Tuesday, July 15, 2008
surprisingly these few days, I've been at peace. until, Mrs Loh said she'll be calling my parents. like SIGH. mids got me thinking quite abit... and strangely enough after that one time, it was as if the storm was over. not that sunshine is out and shining scorchingly everyday, but it's been pretty fair weather. sometimes I wonder when I speak in riddles, when I grow up and look back at such entries, will I know what I was talking about back then. it makes me wonder...

it's officially the 2nd week of lessons, and honestly I dislike going to school. somehow, it's ironic that as you learn more, you also find yourself being dissatisfied more. what then becomes the purpose of life? life is supposedly something whole...yet often, we find ourselves going around in circles, pushed about by what we unconsciously allow ourselves to, and in the end we don't know what we really want. it's confusing right? I'm confused too.

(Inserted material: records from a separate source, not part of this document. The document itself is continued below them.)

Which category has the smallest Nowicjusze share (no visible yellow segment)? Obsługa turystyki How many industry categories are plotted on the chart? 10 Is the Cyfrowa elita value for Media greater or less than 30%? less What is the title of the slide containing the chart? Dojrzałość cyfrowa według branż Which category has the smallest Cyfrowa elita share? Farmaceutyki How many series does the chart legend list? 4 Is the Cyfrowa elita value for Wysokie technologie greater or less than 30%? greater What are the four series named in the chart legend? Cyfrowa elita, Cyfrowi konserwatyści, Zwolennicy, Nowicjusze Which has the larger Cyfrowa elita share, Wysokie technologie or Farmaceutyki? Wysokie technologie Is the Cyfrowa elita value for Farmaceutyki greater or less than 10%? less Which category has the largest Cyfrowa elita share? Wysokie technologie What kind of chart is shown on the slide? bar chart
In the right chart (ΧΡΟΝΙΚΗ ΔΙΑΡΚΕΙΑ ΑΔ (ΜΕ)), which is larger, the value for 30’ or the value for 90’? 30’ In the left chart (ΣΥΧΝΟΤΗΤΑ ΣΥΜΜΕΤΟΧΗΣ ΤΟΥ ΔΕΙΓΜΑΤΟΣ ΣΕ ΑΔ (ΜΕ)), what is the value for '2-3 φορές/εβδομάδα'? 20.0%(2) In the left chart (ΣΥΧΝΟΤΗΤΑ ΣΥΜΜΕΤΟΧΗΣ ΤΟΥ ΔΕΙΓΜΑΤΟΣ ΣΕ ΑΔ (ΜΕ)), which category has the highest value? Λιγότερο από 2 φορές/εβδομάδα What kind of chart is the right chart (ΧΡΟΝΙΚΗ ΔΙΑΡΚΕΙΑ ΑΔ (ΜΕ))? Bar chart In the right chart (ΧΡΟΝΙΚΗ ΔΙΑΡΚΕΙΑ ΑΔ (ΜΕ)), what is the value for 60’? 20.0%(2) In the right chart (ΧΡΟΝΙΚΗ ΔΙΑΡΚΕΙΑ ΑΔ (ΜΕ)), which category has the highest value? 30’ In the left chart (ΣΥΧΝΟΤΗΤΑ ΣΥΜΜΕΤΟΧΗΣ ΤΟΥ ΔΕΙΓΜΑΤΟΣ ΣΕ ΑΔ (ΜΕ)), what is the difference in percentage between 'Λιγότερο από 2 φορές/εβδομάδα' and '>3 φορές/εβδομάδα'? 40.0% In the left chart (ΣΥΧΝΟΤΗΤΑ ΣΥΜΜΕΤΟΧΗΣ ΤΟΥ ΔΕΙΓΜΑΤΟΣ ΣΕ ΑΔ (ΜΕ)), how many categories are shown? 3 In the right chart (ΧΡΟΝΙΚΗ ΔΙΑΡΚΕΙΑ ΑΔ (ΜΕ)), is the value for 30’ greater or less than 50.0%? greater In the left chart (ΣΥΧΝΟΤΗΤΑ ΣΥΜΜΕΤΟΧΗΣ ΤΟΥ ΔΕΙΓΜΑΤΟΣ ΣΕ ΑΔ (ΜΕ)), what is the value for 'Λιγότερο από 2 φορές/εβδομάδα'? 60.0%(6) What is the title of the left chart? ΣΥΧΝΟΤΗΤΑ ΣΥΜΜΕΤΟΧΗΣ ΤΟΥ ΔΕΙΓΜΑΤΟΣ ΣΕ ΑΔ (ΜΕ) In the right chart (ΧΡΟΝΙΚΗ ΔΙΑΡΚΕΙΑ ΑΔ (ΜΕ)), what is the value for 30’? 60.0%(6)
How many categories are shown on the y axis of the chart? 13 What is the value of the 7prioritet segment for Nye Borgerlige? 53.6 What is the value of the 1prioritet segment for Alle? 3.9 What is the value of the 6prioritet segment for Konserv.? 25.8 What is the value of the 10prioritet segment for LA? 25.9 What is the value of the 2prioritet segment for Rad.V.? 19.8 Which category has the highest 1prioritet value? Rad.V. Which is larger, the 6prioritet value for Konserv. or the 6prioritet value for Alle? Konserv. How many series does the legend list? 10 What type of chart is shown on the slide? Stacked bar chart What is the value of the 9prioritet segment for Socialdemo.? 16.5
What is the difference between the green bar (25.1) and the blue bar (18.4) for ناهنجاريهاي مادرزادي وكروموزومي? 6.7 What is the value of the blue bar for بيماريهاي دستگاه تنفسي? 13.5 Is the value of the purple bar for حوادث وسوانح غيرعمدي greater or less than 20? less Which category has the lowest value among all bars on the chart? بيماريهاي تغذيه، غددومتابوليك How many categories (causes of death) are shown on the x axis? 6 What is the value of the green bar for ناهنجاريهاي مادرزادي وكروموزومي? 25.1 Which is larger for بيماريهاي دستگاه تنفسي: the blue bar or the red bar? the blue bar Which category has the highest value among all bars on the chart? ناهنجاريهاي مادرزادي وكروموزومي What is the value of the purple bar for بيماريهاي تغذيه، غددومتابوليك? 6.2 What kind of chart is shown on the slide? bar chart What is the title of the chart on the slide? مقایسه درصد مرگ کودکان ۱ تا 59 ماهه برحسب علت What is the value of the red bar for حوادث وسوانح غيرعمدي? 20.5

today I came up with this conclusion that my brain has started to degenerate. my mind is slow, my memory is literally non-existent. this goes in line with what my granny told me about soy bean speeding up brain degeneration aka me.

studying is like the dreadful 2.4km to me- tiring, exhausting and there's barely any sense of direction in that. you just go round and round and round so that you can make the grade. then after that, it's as if you didn't do it. so how does it affect our work life in the future? is failure ever accepted?